The Dance of Genghis Cohn is a novel by Romain Gary originally published in French by Éditions Gallimard in 1967. It is the middle volume of his Brother Ocean trilogy.

== Plot summary ==
The soul of Moishe Cohn, alias Genghis Cohn, a Jewish comedian killed by the SS in 1944, is now a dybbuk inhabiting the mind of Commandant Schatz, the Nazi who ordered his execution.

The story takes place after World War II. Schatz has become police commissioner in Licht. He investigates a series of mysterious murders: all the victims are men found with their pants down and an extraordinary smile on their faces.
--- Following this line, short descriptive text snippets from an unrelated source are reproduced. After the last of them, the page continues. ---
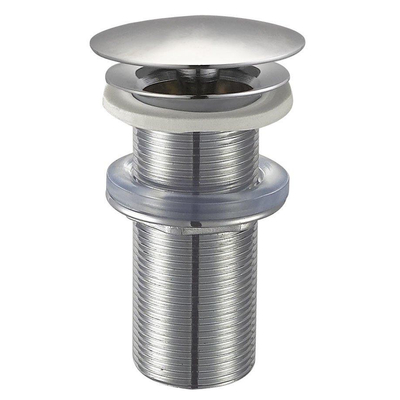 Royal Plaza Merlot wastafelplug 1 1/4 niet afsluitbaar lange schacht chroom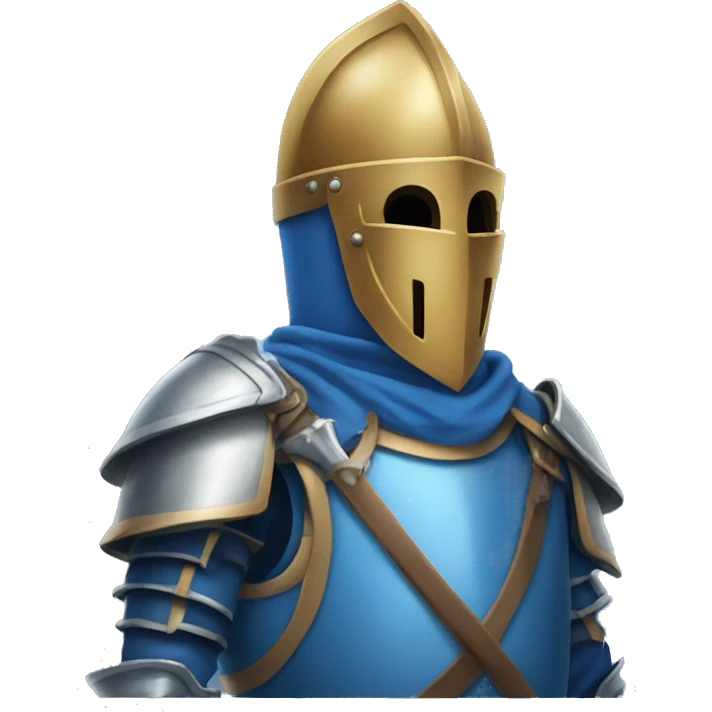 Blue knight emoji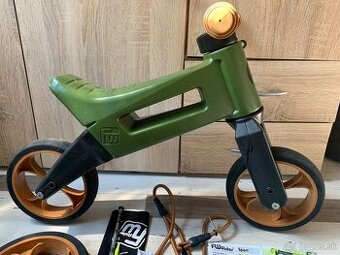 Funny Wheels Rider SuperSport khaki/hnedé 2 v 1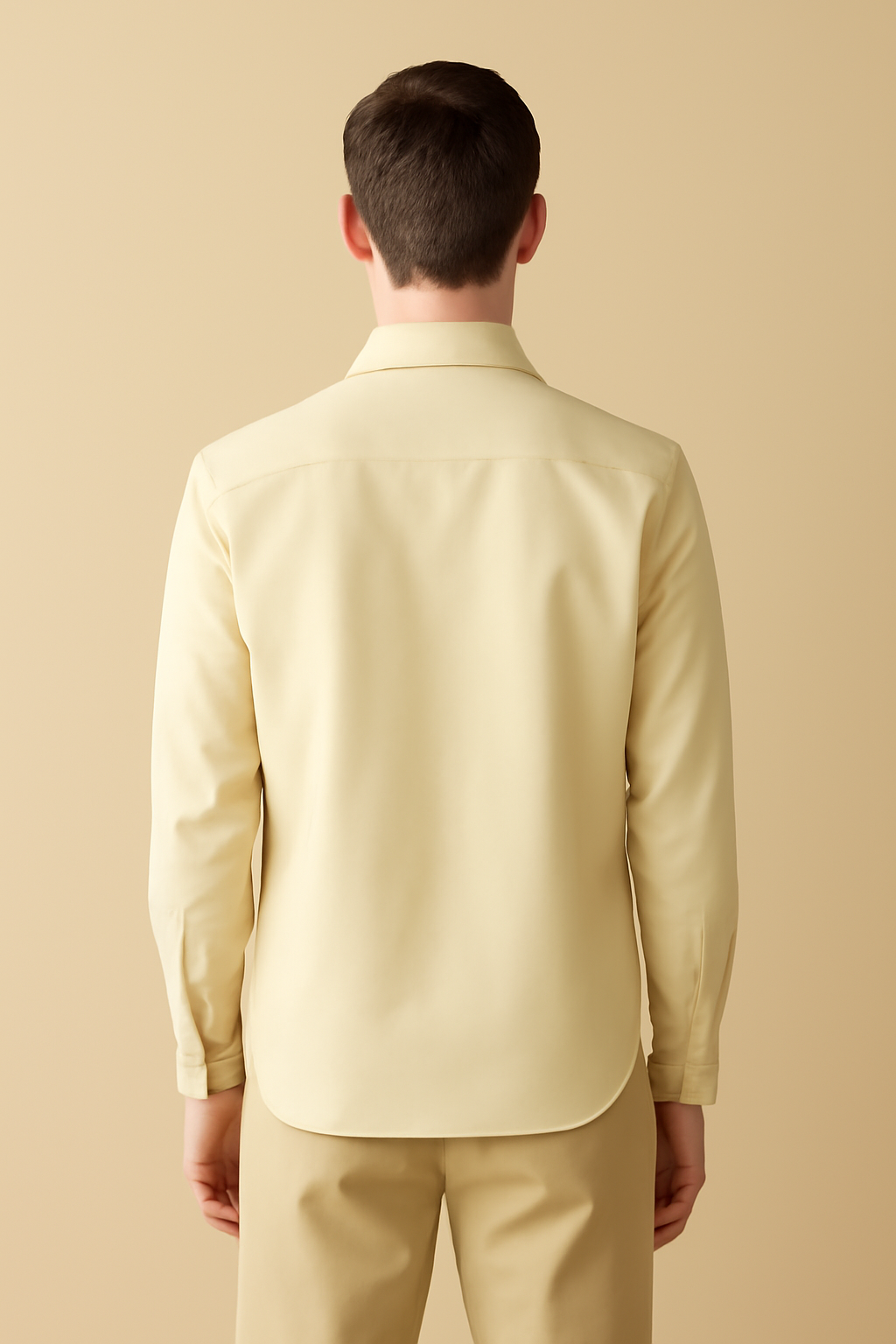 Terra Band-Collar Cotton Utility Shirt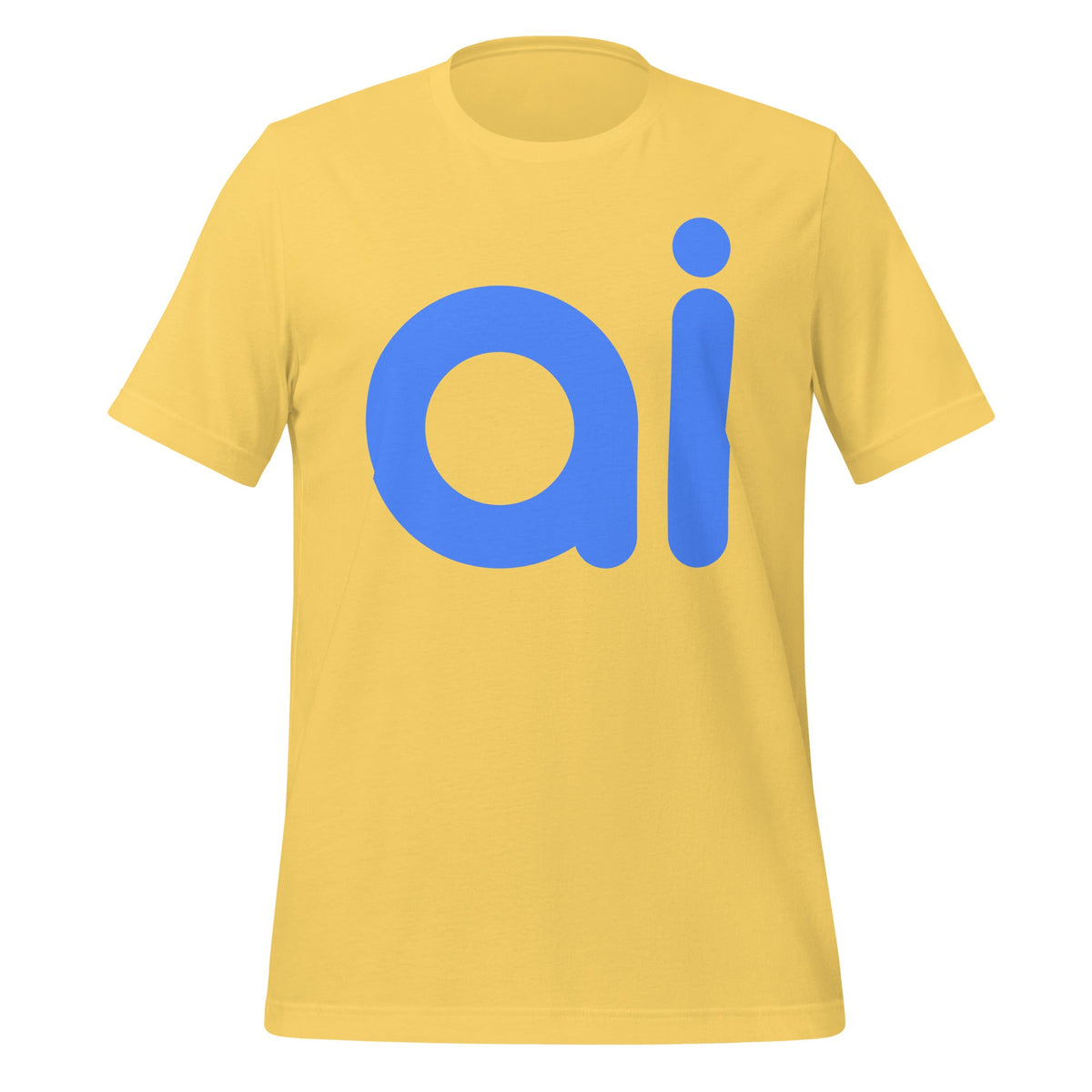Image of the ai T-Shirt (unisex) Yellow / M.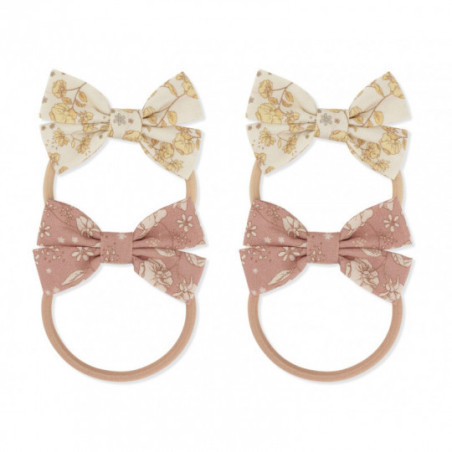 Konges slöjd - 4-pack Hårband med blommig rosett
During the investigation,he is harassed by interventions from Cohn, his former prisoner and victim from his time in the SS.

== Theme ==
Dark humor is a large part of this novel, which deals not only with the Holocaust but also with Jewish identity and humanity in general.

In 1993 A&E Network in partnership with the BBC produced a television adaptation of the novel directed by Elijah Moshinsky. Antony Sher stars as Cohn opposite Robert Lindsay playing the former Nazi Otto Schatz. Diana Rigg appears in a cameo and a very young Daniel Craig has a role as a zealous police officer.